Rather than farm, the hidalgos preferred to raid Native American communities to plunder their food (and rape their women). Of course, this precipitated wars that the hidalgos did not always win. More than one early Spanish colony was wiped out by Native American attacks, including the first, Navidad in modern Haiti.

It would have been far more sensible for the hidalgos to farm and fish to get the food they needed to live, rather than loot and pillage. They didn’t do it. They were incredibly adverse to it, preferring to literally die. Eventually, the Spaniards started to import African slaves en masse to work the land, which meant that the hidalgos were no longer reliant on raiding Native Americans – allowing them the freedom to dispose with them as necessary, rather than be constantly being driven by hunger to engage in foolish military adventurism.  As I read in the excellent book The Birth of America by William Polk, they did not come so far to work.

While not as intense in North America, where much migration wasn’t driven by an aristocratic lust for land, but religious persecution, this attitude is nevertheless highly evident in early American colonies – particularly in the southern colonies. Native Americans were used as slaves, and when enough African slaves arrived, Native Americans were disposed of when convenient to the European colonists. But the wealthy of North America were equally reluctant to engage in manual labor, even if it meant their extinction.

Emboldened by this realization and copious historical research to support the idea that rich people would literally rather die than do manual labor, the ideas that will be central to Atlas Stumbled came together. I came to really believe that if you lock up a bunch of the super-wealthy away from the elements of society that do manual labor that it would be a highly unstable social structure because no one would be willing to do dirty work.  Billionaires would rather die than shovel shit.

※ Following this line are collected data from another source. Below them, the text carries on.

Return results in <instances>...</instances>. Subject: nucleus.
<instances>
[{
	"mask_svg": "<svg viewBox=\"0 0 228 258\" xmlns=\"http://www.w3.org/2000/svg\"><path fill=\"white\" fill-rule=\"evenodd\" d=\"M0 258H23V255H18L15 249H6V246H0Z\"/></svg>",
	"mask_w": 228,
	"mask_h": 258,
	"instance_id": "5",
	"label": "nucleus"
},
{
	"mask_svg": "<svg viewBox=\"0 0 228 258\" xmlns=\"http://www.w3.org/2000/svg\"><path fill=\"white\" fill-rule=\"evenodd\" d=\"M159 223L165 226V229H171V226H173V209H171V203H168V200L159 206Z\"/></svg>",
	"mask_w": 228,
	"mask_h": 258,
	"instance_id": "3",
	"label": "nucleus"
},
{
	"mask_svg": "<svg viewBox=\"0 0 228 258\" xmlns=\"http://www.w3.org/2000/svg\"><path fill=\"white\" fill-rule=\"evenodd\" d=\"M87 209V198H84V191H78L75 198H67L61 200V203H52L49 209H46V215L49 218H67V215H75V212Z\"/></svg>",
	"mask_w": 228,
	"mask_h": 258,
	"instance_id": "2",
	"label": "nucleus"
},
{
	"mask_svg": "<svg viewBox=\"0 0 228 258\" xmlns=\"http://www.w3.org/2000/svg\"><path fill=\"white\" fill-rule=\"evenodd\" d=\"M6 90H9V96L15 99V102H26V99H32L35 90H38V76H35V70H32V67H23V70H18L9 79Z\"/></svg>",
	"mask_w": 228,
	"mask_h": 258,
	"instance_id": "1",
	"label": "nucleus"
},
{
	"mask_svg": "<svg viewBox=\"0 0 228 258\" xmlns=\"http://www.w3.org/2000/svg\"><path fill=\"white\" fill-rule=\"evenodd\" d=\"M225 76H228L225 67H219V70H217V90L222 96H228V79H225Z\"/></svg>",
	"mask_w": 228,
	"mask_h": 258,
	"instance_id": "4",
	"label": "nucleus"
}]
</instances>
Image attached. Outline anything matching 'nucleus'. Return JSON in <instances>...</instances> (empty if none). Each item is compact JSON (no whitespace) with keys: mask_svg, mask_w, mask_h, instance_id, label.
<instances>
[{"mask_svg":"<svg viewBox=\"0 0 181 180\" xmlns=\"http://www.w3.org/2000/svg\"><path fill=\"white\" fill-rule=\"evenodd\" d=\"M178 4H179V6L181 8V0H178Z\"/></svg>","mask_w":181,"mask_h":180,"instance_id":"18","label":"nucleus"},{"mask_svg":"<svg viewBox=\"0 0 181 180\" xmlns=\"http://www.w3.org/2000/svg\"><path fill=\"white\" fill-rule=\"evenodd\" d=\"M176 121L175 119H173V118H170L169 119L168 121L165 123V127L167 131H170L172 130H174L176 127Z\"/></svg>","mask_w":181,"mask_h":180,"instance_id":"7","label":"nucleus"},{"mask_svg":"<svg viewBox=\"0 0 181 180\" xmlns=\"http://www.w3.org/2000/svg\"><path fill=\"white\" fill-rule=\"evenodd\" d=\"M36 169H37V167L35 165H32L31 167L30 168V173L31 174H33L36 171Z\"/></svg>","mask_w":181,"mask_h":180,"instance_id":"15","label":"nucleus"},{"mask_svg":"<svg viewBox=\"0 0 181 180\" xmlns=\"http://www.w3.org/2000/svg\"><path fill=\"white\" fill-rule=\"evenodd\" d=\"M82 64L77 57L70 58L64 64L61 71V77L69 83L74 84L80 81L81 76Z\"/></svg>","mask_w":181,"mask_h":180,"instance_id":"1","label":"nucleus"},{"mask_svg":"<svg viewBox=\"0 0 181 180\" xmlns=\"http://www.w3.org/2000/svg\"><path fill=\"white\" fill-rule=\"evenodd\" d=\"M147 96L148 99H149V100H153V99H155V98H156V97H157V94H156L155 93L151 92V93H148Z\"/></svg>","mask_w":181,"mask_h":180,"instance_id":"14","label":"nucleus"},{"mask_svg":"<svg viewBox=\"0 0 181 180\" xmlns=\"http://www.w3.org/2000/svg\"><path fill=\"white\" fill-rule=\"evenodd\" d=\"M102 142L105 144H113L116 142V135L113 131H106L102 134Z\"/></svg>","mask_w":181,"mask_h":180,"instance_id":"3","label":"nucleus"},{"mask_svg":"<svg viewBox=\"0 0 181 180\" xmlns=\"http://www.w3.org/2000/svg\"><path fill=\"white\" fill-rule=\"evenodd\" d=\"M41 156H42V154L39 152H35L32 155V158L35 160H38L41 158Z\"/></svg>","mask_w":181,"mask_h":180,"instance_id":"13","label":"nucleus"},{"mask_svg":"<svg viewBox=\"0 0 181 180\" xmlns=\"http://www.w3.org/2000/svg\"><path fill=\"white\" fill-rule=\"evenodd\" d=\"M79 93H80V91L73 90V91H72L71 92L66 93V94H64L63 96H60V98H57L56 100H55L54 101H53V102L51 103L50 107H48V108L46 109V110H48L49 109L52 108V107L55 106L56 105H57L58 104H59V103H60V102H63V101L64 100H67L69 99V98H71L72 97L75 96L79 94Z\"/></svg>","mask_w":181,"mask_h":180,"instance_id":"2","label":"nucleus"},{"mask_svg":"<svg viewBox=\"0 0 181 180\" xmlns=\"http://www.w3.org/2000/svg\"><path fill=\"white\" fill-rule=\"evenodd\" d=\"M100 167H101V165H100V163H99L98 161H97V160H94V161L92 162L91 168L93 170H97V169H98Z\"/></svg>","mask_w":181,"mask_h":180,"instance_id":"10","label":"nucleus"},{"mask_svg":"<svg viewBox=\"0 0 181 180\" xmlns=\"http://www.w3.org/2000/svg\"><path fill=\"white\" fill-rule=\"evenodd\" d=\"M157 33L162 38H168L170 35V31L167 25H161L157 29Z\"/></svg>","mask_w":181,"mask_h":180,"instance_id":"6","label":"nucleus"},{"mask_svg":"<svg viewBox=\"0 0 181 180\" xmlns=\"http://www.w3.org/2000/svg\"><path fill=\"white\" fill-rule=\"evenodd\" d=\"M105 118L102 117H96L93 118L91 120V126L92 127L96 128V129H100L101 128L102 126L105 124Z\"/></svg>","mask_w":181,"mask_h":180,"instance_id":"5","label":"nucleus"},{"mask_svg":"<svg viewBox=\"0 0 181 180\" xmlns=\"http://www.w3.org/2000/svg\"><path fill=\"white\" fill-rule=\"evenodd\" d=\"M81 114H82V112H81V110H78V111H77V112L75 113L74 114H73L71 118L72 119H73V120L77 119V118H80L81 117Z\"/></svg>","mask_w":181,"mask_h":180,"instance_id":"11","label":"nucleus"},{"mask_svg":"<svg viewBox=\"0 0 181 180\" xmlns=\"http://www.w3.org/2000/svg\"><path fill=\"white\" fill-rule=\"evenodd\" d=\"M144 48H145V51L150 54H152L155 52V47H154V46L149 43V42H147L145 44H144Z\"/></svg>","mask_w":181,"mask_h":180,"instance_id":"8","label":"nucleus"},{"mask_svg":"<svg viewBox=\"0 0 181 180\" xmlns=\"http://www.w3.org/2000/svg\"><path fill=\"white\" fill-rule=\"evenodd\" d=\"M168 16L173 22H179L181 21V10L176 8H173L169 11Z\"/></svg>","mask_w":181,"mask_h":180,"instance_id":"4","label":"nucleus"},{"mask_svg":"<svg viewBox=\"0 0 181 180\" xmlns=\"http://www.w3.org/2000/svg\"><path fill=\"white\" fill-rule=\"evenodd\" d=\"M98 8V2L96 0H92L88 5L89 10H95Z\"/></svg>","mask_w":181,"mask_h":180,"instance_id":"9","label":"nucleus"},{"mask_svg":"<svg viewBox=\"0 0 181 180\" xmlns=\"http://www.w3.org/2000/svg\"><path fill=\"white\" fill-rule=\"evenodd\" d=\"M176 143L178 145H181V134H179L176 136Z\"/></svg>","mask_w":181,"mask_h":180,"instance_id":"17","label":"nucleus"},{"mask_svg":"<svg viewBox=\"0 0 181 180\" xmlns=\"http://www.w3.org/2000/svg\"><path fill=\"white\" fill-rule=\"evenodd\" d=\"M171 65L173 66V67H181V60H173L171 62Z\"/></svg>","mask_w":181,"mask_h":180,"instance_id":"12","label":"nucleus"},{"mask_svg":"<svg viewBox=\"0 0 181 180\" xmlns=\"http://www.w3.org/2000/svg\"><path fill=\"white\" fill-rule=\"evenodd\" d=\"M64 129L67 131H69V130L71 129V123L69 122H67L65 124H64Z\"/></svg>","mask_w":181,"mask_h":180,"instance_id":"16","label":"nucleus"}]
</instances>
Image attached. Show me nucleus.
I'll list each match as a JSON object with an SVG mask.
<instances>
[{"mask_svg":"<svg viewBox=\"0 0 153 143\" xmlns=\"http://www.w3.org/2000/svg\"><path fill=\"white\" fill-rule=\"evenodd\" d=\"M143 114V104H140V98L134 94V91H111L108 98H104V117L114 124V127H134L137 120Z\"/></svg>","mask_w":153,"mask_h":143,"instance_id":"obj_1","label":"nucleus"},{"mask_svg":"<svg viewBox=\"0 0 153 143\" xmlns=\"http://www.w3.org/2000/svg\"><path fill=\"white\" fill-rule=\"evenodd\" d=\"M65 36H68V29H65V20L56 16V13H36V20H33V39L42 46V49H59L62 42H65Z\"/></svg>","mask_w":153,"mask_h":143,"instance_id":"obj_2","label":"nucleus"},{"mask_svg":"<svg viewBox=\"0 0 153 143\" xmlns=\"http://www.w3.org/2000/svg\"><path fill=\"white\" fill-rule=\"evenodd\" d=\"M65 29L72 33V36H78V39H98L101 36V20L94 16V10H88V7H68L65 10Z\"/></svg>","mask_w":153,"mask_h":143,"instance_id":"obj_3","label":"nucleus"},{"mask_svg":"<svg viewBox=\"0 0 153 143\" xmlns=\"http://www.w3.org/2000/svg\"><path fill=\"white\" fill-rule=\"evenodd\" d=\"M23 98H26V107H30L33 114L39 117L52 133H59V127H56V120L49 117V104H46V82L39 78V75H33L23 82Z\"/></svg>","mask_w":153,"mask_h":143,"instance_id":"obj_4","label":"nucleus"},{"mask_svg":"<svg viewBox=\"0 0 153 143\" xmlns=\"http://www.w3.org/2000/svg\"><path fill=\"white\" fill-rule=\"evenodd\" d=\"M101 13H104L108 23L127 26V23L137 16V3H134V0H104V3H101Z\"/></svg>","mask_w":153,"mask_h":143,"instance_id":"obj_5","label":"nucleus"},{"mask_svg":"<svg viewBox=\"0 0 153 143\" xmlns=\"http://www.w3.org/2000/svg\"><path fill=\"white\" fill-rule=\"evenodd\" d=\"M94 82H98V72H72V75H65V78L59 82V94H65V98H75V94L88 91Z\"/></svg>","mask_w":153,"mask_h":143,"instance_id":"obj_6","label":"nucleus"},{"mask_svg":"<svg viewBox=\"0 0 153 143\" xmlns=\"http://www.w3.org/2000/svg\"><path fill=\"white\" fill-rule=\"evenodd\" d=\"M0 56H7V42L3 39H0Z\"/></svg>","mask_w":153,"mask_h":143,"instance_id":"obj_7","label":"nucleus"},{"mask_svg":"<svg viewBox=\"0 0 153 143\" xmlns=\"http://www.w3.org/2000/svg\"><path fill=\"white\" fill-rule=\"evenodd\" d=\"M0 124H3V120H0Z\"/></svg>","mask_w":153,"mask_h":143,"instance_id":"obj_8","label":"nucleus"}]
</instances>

I have long thought that the rich exist because we allow them to exist, that killing them would be sufficiently socially chaotic that for most people, most of the time, it just makes more sense to tend to their own business. But I’ve found more proof than I thought there was, however, that the rich and powerful – the aristocrats, who believe themselves to be better than the rest of us due to their status and power – will literally refuse to do hard, dirty jobs.  It was one of the key realizations prompting me to write Atlas Stumbled.